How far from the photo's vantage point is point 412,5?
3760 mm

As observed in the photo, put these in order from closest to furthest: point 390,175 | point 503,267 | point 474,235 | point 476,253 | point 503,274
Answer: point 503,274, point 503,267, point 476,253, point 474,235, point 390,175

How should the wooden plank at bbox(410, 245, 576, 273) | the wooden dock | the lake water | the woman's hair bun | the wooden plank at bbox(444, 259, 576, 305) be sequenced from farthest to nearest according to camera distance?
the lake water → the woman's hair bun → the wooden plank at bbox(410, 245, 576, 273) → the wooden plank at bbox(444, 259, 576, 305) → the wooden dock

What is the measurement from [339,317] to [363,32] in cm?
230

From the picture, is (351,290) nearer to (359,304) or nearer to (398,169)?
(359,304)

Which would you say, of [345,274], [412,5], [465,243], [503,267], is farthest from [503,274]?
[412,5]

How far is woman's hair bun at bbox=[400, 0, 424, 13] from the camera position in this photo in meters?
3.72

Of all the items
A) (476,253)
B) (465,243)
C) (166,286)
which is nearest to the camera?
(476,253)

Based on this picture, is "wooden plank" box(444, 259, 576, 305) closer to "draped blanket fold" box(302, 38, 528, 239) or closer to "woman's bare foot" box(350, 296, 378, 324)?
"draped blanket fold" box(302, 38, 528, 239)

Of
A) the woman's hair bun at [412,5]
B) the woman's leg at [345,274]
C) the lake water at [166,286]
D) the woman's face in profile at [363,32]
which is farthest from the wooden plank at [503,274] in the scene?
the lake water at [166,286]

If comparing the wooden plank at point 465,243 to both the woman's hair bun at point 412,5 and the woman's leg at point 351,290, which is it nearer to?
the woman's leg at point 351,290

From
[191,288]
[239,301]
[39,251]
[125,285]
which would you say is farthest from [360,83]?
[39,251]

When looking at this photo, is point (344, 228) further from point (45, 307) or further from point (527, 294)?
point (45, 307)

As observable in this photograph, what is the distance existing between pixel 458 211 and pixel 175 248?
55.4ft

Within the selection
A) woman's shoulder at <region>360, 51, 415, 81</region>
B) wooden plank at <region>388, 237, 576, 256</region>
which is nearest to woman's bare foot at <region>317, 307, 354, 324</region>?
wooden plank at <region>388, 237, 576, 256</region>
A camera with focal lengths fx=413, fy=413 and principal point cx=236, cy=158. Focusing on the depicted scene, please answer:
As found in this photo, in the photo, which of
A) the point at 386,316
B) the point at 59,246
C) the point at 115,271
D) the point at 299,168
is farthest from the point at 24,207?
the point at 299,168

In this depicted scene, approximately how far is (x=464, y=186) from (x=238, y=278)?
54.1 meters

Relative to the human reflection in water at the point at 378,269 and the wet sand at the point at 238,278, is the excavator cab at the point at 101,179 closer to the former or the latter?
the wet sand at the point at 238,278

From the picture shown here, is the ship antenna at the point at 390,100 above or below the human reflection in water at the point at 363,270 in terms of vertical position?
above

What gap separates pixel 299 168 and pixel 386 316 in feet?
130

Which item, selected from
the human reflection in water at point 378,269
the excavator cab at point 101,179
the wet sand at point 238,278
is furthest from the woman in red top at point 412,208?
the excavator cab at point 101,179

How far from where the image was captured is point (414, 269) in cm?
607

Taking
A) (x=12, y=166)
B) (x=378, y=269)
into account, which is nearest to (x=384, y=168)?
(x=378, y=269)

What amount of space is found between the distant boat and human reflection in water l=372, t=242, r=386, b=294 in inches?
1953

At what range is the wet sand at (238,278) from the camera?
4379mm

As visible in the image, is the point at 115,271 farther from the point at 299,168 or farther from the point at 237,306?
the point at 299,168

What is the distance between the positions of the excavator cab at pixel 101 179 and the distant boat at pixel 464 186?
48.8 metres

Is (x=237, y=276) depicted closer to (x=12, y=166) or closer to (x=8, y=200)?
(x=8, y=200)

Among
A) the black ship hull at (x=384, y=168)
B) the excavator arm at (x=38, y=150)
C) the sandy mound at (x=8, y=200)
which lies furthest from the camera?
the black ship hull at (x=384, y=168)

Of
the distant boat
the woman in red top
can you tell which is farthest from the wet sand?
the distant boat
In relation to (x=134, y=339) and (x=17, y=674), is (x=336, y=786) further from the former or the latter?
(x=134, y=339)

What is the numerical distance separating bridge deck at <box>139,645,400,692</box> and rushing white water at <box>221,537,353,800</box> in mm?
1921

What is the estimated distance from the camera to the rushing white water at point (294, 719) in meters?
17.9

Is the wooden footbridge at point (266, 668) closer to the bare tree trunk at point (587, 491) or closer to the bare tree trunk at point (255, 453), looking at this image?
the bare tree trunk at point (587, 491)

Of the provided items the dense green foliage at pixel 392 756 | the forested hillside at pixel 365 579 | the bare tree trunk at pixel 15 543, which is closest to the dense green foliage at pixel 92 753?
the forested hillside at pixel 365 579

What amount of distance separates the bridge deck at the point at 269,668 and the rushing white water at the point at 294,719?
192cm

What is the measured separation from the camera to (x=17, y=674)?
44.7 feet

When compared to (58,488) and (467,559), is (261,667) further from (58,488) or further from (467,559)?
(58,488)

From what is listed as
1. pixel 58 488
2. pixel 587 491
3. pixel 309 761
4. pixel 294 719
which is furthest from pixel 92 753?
====
Please write out the lines above word for word, from the line with "What is the estimated" through the last line, including both.

Correct output:
What is the estimated distance from the camera to the rushing white water at point (294, 719) in meters?
17.9

Is the wooden footbridge at point (266, 668) closer to the bare tree trunk at point (587, 491) or closer to the bare tree trunk at point (255, 453), looking at this image?
the bare tree trunk at point (587, 491)

Of the provided items the dense green foliage at pixel 392 756 | the forested hillside at pixel 365 579 | the bare tree trunk at pixel 15 543, which is closest to the dense green foliage at pixel 92 753?
the forested hillside at pixel 365 579

What amount of distance separates the bridge deck at the point at 269,668 and the rushing white water at the point at 294,719?
192cm

What is the measured separation from the camera to (x=17, y=674)?
44.7 feet

When compared to (58,488) and (467,559), is (261,667) further from (58,488) or further from (467,559)?
(58,488)

From what is listed as
1. pixel 58 488
2. pixel 587 491
3. pixel 309 761
4. pixel 294 719
which is furthest from pixel 92 753?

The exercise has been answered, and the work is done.